Touyz R M, Milne F J, Reinach S G
Department of Medicine, University of Witwatersrand Medical School, Johannesburg, South Africa.
J Hypertens. 1992 Jun;10(6):571-8. doi: 10.1097/00004872-199206000-00010.
To assess the relationship between intracellular Mg2+, Ca2+, Na+ and K+ and cell membrane adenosine triphosphatase (ATPase) activity in normotensive and hypertensive blacks.
Intracellular cations and cell membrane ATPase activity were studied in black patients with untreated essential hypertension and age-, weight- and height-matched normotensive controls. Platelet, erythrocyte and serum Mg2+, Ca2+, Na+ and K+ levels as well as platelet and erythrocyte membrane Na+,K(+)-ATPase, Ca(2+)-ATPase and Mg(2+)-ATPase activities were measured in all subjects.

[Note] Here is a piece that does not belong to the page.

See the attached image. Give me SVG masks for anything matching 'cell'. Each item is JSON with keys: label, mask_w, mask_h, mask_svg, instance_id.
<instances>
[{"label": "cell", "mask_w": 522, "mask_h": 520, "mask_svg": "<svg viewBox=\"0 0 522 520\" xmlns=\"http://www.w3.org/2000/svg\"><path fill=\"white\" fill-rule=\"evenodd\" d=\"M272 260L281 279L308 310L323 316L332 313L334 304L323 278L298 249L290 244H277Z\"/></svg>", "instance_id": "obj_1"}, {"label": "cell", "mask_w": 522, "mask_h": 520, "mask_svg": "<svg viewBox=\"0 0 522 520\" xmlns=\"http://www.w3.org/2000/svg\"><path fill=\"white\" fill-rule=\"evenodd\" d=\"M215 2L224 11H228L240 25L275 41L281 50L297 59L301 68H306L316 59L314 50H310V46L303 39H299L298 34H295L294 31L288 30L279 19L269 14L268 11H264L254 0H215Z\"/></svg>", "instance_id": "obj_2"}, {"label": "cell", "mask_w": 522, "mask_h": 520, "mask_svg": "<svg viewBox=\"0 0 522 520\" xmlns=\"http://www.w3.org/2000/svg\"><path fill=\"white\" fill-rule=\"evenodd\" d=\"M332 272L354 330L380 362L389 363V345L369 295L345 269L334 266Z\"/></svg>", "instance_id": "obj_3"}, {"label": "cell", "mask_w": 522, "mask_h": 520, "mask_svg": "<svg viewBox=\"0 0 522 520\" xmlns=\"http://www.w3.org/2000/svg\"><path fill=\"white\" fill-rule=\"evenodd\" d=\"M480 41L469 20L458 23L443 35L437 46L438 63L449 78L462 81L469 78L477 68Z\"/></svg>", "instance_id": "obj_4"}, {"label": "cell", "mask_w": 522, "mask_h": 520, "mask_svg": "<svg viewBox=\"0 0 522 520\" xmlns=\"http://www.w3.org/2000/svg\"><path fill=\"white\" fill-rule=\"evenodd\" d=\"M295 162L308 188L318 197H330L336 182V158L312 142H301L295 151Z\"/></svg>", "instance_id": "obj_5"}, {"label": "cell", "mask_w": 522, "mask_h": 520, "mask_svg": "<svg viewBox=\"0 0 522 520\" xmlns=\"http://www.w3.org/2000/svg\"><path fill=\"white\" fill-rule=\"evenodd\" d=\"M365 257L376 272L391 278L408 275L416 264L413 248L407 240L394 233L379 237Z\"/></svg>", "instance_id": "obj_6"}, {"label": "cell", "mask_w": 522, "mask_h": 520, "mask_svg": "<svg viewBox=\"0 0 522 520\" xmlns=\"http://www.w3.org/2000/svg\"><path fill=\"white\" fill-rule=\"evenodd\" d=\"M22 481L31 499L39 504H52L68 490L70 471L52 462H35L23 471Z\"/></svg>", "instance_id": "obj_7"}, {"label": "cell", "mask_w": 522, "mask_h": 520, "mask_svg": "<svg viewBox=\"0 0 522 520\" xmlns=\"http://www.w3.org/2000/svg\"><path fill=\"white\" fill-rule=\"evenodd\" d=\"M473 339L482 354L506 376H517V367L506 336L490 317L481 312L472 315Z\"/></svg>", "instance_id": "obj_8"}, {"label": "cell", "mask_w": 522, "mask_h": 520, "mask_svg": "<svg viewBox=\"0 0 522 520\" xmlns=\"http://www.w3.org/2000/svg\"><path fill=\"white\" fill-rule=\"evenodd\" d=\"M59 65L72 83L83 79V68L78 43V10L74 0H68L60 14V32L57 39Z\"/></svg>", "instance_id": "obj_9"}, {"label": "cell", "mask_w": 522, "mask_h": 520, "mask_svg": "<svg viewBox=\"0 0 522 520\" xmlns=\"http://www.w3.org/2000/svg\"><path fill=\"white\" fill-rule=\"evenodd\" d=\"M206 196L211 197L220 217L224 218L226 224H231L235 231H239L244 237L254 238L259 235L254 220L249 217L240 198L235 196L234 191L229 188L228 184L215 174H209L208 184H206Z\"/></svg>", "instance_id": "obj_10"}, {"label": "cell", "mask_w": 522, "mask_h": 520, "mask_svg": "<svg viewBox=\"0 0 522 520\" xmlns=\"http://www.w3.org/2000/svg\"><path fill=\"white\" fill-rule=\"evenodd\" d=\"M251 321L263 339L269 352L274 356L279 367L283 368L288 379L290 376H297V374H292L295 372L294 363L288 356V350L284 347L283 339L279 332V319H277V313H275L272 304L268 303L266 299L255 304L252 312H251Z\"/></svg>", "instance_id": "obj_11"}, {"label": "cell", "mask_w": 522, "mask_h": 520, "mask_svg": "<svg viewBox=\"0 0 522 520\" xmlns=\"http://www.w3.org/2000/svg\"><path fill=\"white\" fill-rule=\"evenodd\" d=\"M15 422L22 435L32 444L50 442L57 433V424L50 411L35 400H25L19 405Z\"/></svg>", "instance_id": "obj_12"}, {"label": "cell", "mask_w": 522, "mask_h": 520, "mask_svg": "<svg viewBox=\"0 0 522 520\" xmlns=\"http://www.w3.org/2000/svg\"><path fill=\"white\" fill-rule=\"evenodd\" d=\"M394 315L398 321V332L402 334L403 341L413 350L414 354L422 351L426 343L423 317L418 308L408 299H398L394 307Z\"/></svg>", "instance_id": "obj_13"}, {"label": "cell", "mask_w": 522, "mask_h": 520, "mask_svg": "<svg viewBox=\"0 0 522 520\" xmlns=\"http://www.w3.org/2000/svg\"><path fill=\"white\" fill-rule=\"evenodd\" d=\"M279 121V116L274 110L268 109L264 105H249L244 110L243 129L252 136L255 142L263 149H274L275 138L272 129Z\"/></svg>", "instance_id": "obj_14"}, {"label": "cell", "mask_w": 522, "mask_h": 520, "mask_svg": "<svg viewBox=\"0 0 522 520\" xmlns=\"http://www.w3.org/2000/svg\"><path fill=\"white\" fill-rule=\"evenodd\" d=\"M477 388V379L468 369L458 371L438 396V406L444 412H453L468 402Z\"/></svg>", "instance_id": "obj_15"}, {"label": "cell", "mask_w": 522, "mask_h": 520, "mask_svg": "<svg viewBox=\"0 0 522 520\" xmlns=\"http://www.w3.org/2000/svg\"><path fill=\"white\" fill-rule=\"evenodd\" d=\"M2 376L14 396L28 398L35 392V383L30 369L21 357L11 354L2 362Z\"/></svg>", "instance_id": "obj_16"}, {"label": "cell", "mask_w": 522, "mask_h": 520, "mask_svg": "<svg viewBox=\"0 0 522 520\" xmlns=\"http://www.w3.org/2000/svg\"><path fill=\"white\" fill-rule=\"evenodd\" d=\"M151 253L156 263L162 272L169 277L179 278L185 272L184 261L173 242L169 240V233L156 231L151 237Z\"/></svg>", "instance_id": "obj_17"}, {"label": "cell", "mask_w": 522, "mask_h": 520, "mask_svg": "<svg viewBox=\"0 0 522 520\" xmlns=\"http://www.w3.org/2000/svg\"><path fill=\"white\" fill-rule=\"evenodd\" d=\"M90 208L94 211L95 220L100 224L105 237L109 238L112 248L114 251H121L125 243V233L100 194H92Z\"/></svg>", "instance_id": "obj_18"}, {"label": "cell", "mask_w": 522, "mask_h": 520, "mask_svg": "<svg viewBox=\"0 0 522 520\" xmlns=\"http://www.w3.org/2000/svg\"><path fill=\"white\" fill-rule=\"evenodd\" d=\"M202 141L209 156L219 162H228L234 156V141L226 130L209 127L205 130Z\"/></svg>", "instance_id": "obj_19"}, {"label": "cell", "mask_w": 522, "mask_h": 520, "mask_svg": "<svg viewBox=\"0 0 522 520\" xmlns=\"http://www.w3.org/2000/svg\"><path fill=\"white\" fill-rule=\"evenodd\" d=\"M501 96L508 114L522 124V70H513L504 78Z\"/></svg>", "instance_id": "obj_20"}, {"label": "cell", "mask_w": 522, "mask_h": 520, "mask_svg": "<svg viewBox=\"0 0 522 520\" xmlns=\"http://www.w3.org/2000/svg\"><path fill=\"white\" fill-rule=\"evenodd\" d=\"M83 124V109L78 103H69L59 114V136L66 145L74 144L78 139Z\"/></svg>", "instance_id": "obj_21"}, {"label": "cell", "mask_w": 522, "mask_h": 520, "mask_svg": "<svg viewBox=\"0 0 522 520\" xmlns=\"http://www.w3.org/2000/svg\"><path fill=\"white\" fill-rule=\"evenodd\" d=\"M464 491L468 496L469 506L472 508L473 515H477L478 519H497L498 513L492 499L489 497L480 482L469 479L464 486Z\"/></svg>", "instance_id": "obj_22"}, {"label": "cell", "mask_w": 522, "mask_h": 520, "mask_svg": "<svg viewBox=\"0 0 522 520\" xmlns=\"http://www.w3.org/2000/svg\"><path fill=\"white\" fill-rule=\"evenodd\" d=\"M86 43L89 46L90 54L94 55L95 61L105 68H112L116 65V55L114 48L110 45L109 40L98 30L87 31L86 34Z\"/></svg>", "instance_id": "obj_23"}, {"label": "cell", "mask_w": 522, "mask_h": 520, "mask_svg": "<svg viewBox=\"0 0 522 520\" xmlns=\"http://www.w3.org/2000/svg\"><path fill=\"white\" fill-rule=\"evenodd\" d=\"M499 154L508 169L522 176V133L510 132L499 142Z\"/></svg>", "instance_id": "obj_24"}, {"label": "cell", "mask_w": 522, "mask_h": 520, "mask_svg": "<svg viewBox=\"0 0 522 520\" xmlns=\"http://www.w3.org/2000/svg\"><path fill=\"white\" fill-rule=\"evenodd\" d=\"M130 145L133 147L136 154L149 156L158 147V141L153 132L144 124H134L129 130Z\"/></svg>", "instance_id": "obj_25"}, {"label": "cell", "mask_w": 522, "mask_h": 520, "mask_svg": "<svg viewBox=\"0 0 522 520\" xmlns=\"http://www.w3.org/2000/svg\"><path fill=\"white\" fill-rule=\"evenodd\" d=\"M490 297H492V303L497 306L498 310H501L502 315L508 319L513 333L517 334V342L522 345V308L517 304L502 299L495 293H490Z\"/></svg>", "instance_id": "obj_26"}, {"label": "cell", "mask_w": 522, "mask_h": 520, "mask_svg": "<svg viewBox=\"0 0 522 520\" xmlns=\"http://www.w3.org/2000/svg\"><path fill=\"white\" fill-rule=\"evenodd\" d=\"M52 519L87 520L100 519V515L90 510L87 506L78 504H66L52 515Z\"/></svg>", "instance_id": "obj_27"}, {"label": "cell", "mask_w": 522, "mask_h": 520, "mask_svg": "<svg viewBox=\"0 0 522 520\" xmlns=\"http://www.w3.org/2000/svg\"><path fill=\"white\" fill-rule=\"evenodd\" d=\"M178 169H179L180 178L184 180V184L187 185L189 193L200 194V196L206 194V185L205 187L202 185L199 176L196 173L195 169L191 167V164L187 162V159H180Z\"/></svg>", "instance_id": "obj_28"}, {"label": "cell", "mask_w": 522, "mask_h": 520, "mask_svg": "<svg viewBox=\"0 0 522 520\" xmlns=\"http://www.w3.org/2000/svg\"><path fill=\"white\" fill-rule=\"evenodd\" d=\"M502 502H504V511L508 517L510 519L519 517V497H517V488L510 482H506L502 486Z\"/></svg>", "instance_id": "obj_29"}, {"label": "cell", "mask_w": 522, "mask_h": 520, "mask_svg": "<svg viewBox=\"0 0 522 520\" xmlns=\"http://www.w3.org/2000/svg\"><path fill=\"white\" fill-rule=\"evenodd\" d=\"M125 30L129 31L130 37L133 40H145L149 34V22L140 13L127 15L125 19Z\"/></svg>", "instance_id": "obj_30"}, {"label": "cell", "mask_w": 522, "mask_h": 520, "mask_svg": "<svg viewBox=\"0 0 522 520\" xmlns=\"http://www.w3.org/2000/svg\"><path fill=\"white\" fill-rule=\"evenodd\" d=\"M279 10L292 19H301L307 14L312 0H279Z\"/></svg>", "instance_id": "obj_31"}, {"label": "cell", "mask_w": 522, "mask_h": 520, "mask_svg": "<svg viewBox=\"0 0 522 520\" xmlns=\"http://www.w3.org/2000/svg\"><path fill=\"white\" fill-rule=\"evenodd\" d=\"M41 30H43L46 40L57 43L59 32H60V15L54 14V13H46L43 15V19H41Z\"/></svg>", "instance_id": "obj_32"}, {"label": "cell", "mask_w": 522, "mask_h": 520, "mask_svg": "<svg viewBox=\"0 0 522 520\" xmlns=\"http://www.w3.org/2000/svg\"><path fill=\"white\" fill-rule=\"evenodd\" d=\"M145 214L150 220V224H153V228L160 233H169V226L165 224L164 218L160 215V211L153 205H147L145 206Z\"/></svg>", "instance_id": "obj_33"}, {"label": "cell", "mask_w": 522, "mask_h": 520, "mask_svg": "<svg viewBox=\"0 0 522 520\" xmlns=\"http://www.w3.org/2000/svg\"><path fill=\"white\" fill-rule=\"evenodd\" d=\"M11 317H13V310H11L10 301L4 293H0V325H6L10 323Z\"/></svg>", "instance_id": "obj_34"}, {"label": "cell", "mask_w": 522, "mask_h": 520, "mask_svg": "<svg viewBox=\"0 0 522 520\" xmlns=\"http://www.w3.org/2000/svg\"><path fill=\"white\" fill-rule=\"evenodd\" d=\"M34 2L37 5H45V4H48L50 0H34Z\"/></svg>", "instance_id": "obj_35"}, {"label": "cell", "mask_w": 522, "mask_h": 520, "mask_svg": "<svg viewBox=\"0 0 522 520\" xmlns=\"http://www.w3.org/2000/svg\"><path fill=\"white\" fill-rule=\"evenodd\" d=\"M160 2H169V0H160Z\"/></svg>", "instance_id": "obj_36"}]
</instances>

Intracellular Na+ and K+ were measured by flame photometry and Mg+ and Ca+ by atomic absorption spectrophotometry. Cell membrane ATPase activity was determined by a colorimetric method.

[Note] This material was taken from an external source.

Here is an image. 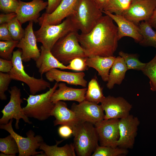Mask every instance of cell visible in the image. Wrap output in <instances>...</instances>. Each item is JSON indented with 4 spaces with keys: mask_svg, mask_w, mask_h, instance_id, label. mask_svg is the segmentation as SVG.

The hypertensive group consistently demonstrated depressed activity of each ATPase studied, with significantly lower serum Mg2+, serum K+, erythrocyte Mg2+ and platelet Mg2+ levels compared with the normotensive group. Platelet Na+ and Ca2+ and erythrocyte Ca2+ were significantly elevated in the hypertensive group. In the hypertensive group, mean arterial pressure (MAP) was inversely correlated with platelet and erythrocyte membrane Na+,K(+)-ATPase, Ca(2+)-ATPase and Mg(2+)-ATPase. Serum Mg2+, serum Ca2+ and platelet Mg2+ were negatively correlated with MAP in the hypertensive group whilst erythrocyte and platelet Ca2+ were positively correlated. In the normotensive group, platelet Mg2+ and MAP were negatively, and erythrocyte Ca2+ and MAP, positively correlated.
Black patients with essential hypertension have widespread depression of cell membrane Na+,K(+)-ATPase, Ca(2+)-ATPase and Mg(2+)-ATPase activities with serum and intracellular Mg2+ depletion and cytosolic Na+ and Ca2+ overload, which may reflect an underlying membrane abnormality in essential hypertension. These cellular abnormalities may be related to the defective transport mechanisms that in turn may be aggravated by Mg2+ depletion.
评估血压正常和高血压黑人细胞内镁离子(Mg2+)、钙离子(Ca2+)、钠离子(Na+)和钾离子(K+)与细胞膜三磷酸腺苷酶(ATP酶)活性之间的关系。
对未经治疗的原发性高血压黑人患者以及年龄、体重和身高匹配的血压正常对照者进行细胞内阳离子和细胞膜ATP酶活性研究。测量了所有受试者的血小板、红细胞和血清中的Mg2+、Ca2+、Na+和K+水平,以及血小板和红细胞膜上的Na+,K(+)-ATP酶、Ca(2+)-ATP酶和Mg(2+)-ATP酶活性。
通过火焰光度法测量细胞内Na+和K+,通过原子吸收分光光度法测量Mg+和Ca+。采用比色法测定细胞膜ATP酶活性。
高血压组所研究的每种ATP酶活性均持续降低,与血压正常组相比,血清Mg2+、血清K+、红细胞Mg2+和血小板Mg2+水平显著降低。高血压组血小板Na+和Ca2+以及红细胞Ca2+显著升高。在高血压组中,平均动脉压(MAP)与血小板和红细胞膜上的Na+,K(+)-ATP酶、Ca(2+)-ATP酶和Mg(2+)-ATP酶呈负相关。高血压组中血清Mg2+、血清Ca2+和血小板Mg2+与MAP呈负相关,而红细胞和血小板Ca2+与MAP呈正相关。在血压正常组中,血小板Mg2+与MAP呈负相关,红细胞Ca2+与MAP呈正相关。
原发性高血压黑人患者存在细胞膜Na+,K(+)-ATP酶、Ca(2+)-ATP酶和Mg(2+)-ATP酶活性广泛降低,伴有血清和细胞内Mg2+耗竭以及细胞溶质Na+和Ca2+过载,这可能反映了原发性高血压潜在的膜异常。这些细胞异常可能与转运机制缺陷有关,而Mg2+耗竭可能会进一步加重这种缺陷。